How to achieve good parallel efficiency with the demo_poisson.py example (2)

Hello,

i have a question similar to the question here.

i would like to benchmark strong scaling using a modified version of the demo_poisson.py on our HPC cluster. This is the code that i am using:

from dolfin import *
import time

time0 = time.time()
mesh = UnitCubeMesh(100,100,100)
V = FunctionSpace(mesh, "Lagrange", 1)
time1 = time.time()

def boundary(x):
  return x[0] < DOLFIN_EPS or x[0] > 1.0 - DOLFIN_EPS

u0 = Constant(0.0)
bc = DirichletBC(V, u0, boundary)
u = TrialFunction(V)
v = TestFunction(V)
f = Expression("10*exp(-(pow(x[0] - 0.5, 2) + pow(x[1] - 0.5, 2)) / 0.02)")
g = Expression("sin(5*x[0])")
a = inner(grad(u), grad(v))*dx
L = f*v*dx + g*v*ds
time2 = time.time()
A, b = assemble_system(a, L, bc)
time4 = time.time()

u = Function(V)
solver = KrylovSolver(A, "cg", "petsc_amg")
solver.solve(u.vector(), b)
time5 = time.time()
list_timings()

File("data/u.pvd") << u
File("data/partitions.pvd") << CellFunction("size_t", mesh, MPI.rank(mesh.mpi_comm()))

comm = mpi_comm_world()
rank = MPI.rank(comm)
if rank == 0: 
  print "Mesh+FunctionSpace:", time1-time0
  print "Expressions+Forms:", time2-time1
  print "Assemble Both:", time4-time2
  print "Solve:", time5-time4

I run this example for varying number of MPI threads (one time for one MPI thread per core and one time for one thread per node) and get the following results: timings for poisson problem on 100x100x100 cube

These results deviate significantly from published results that I found here Compare e.g.

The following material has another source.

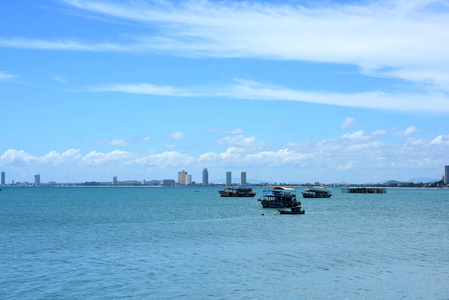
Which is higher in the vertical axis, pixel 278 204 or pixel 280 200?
pixel 280 200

Fig 3 where scaling seems to be smooth down to only a few hundred dofs per thread. On our cluster the best timings are achieved with 128 threads (approximately 10k dofs per thread, but it show a chaotic behaviour next to the optimum and even a large increase in runtime if the number of threads is further increased.

So here are my questions:
1.) Is this 'normal' behaviour, or is something broken with my example (or the hardware
setup)? the maximum speedup is only a factor of 10 on 128 nodes!?
2.) Unfortunately cg+petsc amg was the only combination that i got running in parallel. cg+ilu failed if i execute it with mpi-run on more than one thread. are there any alternative solvers that perform better in parallel?
3.) what is dolfin-hpc? is it still up-to-date? does it provide improved solvers for parallel problems?

thanks in advance for any advice
greetings Florian